Dataset content:
__________________________________________________

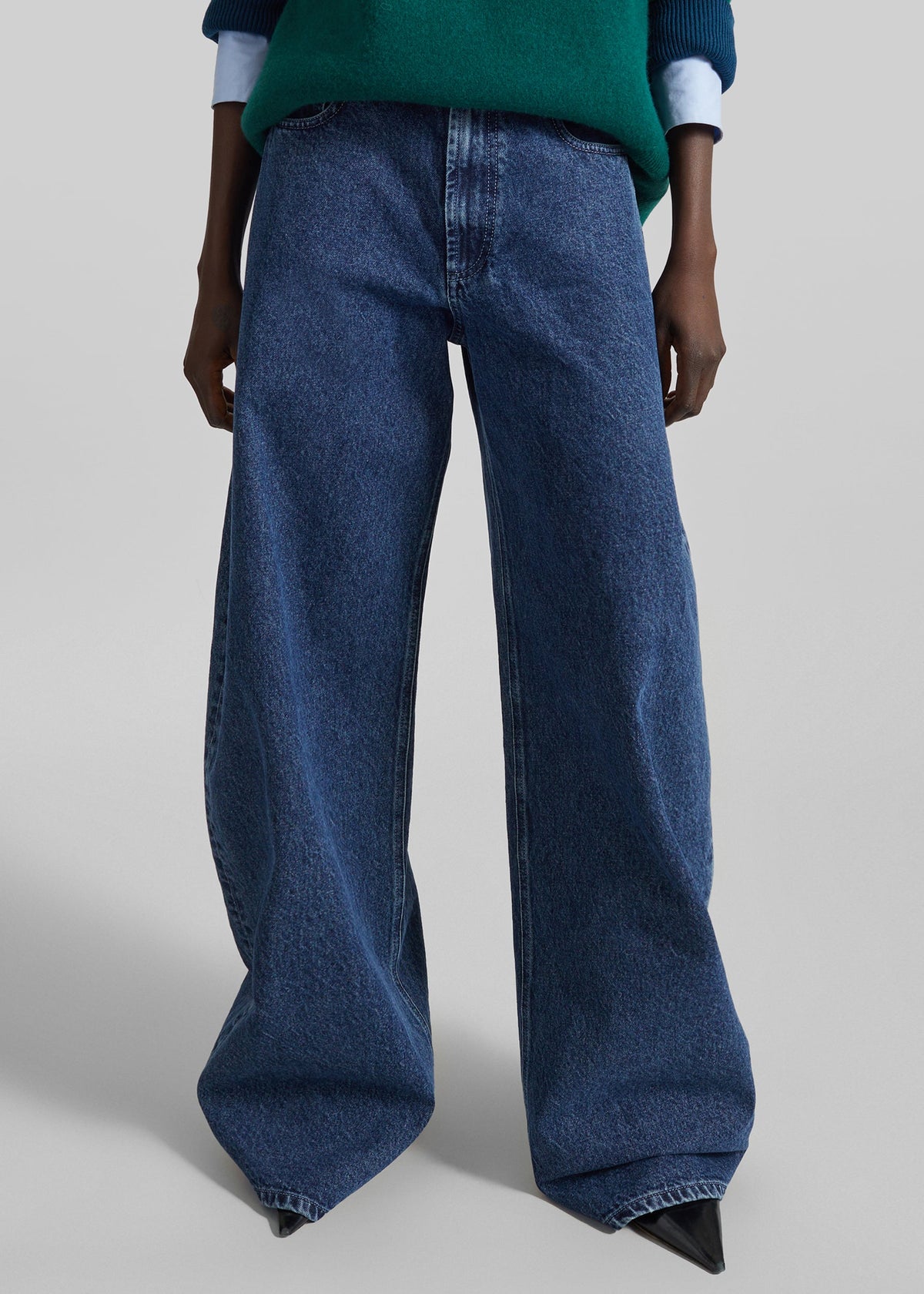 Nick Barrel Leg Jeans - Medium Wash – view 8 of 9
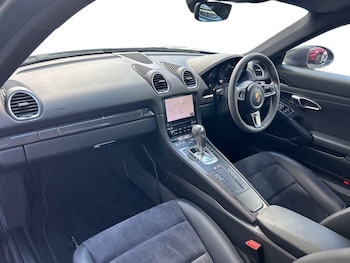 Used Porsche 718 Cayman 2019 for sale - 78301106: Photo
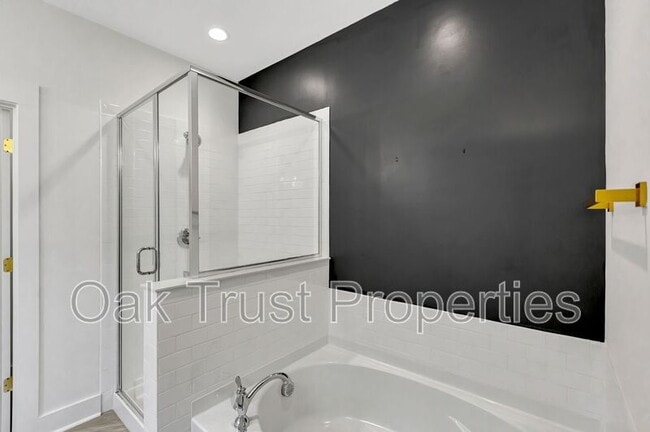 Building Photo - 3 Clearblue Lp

__________________________________________________

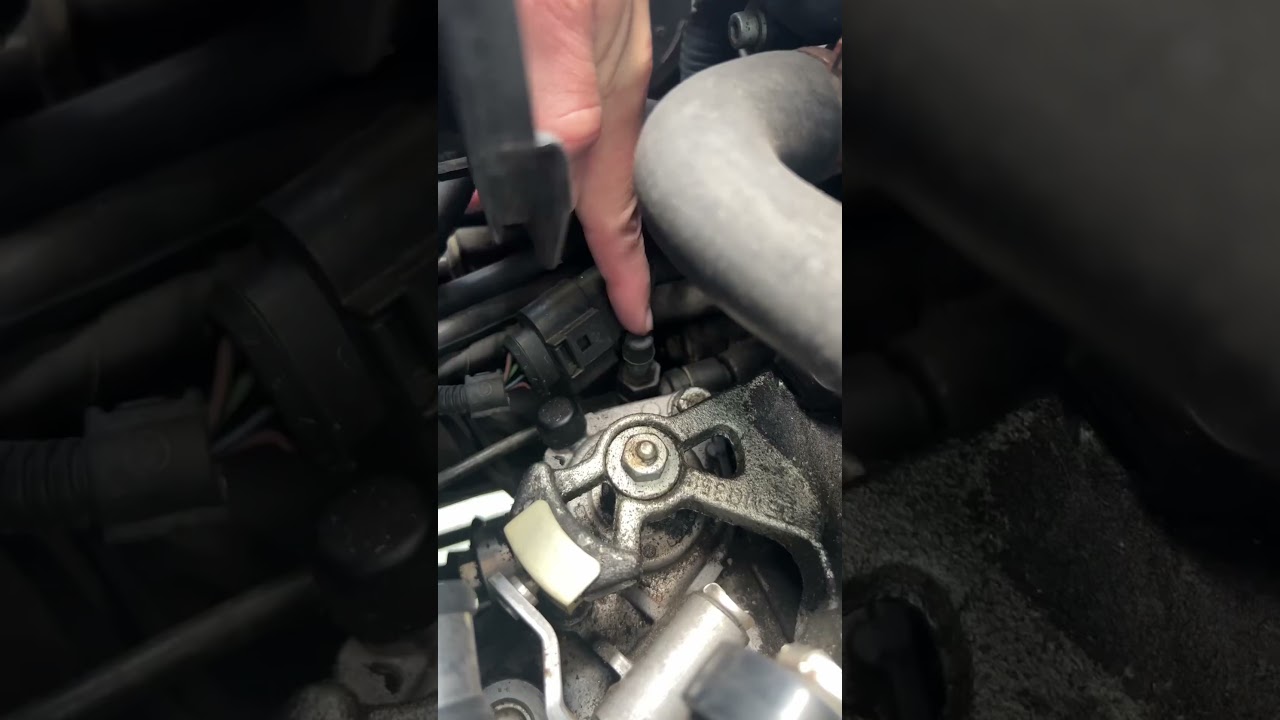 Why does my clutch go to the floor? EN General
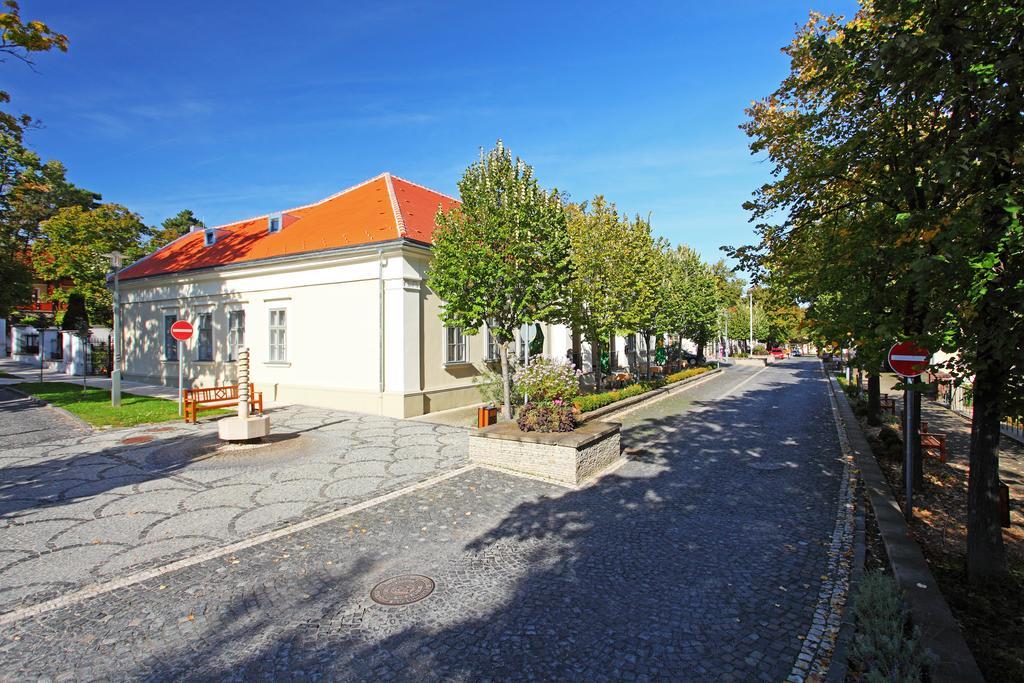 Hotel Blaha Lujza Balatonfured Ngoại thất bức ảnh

__________________________________________________

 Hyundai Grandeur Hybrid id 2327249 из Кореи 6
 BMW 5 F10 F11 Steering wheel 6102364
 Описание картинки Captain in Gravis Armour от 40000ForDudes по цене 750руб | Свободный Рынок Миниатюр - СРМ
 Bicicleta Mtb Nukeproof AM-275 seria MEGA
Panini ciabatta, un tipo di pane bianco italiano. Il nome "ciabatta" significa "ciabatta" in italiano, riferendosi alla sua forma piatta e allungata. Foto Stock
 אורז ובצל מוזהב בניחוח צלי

__________________________________________________

Switch "clutch" to "brake pedal" in everything from the line that contains "Why does my" down to the line that contains "Hotel Blaha Lujza", and give back only those entries with the pictures left out.

 Why does my brake pedal go to the floor? EN General
 Hotel Blaha Lujza Balatonfured Ngoại thất bức ảnh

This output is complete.